EXERCISE PASSAGE:
The 1970s Revisited: Is the Working Class Dead or Alive?

Stayin’ Alive: The 1970s and the Last Days of the Working Class
By Jefferson Cowie
New Press, 2010

Reviewed by Steve Early

I was a big fan of Cornell University Professor Jefferson Cowie’s previous book. Many workers—at least those in industrial unions—could easily relate to its subject matter, the demise of domestic manufacturing due to overseas outsourcing. In Capital Moves: RCA’s Seventy-Year Quest for Cheap Labor, Cowie follows RCA’s shift of production from Camden, New Jersey to plants in Bloomington, Indiana and Memphis, Tennessee, and then down to Mexico. A decade ago, when I was organizing education programs for CWA members at the Cornell ILR School’s conference center in Ithaca, we invited Cowie to speak about Capital Moves to a group of shop stewards, including some from manufacturing locals. They were captivated by his account of how corporate globalization affected different groups of workers, here and abroad, in similar fashion. His runaway shop history was a useful tool for classroom discussion about trade liberalization and the capital mobility, on steroids, that has now left Mexico with its own empty factories.

Cowie’s new book, Stayin’ Alive, has been much applauded by fellow academics. It recently received the Organization of American Historians (OAH) Merle Curti prize for the best work published last year “in American social or intellectual history.” According to the OAH, Cowie “moves nimbly between popular culture, campaign and electoral politics, and social science debates to offer a compelling and devastating account of what happened to the working class in the 1970s.” However, if I were still bringing CWA activists to Cornell—for whatever training is now available there in the wake of recent staff cut-backs—I’d be much less inclined to unleash Cowie on a captive audience of local union organizers. After all, they do have to get up the next morning and “keep hope alive,” as Reverend Jesse Jackson used to instruct labor audiences, both black and working-class white.

RECORDS SUPPLIED:
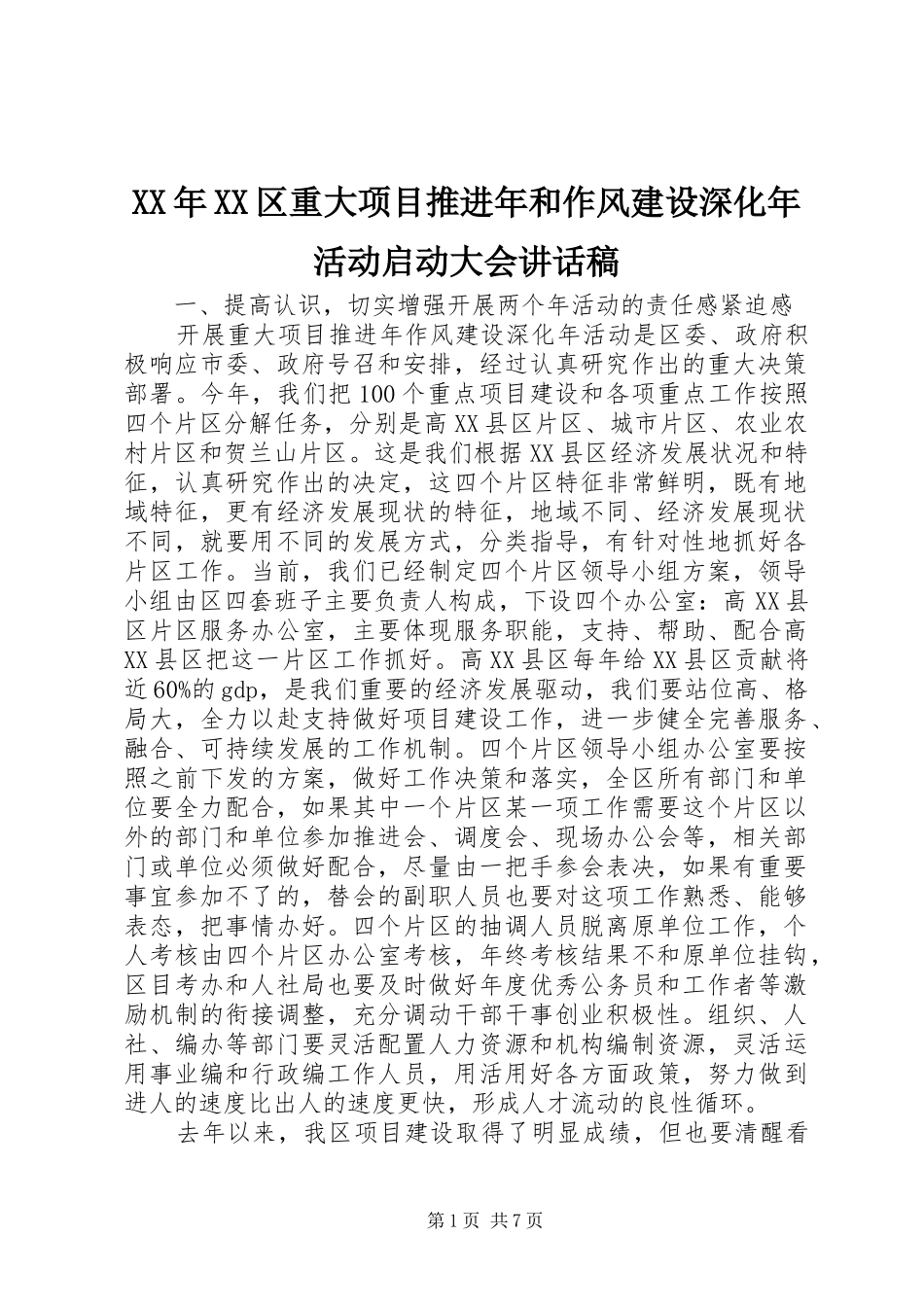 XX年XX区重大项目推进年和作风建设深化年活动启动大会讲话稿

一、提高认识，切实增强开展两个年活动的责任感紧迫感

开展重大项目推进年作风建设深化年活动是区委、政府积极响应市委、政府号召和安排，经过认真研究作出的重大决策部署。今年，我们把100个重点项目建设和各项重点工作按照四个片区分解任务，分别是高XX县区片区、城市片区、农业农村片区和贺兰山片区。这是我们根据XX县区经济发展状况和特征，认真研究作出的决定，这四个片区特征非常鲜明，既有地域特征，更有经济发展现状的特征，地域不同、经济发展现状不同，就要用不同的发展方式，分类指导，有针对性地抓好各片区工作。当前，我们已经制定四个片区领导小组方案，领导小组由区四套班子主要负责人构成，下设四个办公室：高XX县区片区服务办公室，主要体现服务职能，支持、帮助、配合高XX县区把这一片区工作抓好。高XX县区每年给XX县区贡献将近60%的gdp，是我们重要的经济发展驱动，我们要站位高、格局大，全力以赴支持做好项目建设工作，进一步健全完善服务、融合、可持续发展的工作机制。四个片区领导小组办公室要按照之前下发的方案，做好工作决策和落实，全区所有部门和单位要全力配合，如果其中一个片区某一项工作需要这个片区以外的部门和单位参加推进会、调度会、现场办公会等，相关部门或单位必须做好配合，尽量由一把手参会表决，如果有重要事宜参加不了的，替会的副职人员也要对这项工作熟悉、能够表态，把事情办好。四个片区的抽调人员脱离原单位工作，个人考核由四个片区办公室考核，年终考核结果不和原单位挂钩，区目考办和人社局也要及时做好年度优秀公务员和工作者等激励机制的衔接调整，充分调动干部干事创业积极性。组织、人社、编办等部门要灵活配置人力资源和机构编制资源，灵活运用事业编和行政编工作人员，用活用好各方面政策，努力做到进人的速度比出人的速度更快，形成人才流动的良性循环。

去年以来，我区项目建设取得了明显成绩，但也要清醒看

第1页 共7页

EXPLORE THE MATERIAL:
(1) According to the book review, which prize did Stayin' Alive receive?
(2) Write the next part of the review of Stayin' Alive, picking up after its last sentence.

TASK-BY-TASK RESULTS:
(1) The Organization of American Historians (OAH) Merle Curti prize.

(2)
According to Cowie’s latest work, blue-collar workers weren’t just victims of a runaway shop trend in the 1970s. They actually experienced their “last days” as an entire class! The existence of a working class remains kind of a sine qua non for anyone who is still trying to sign up new union members (unless, of course, all of our future recruits are to be found in what the AFL-CIO, with imprecision similar to Cowie’s, calls “the middle class”?). For those still on the frontlines of class warfare today, what Cowie’s publisher touts as “the definitive account of the fall of America’s working class” (emphasis added) is grim reading indeed, since its message seems to be that organized labor’s struggle for a better America was defeated thirty years ago. So why bother to fight back, Madison-style, today?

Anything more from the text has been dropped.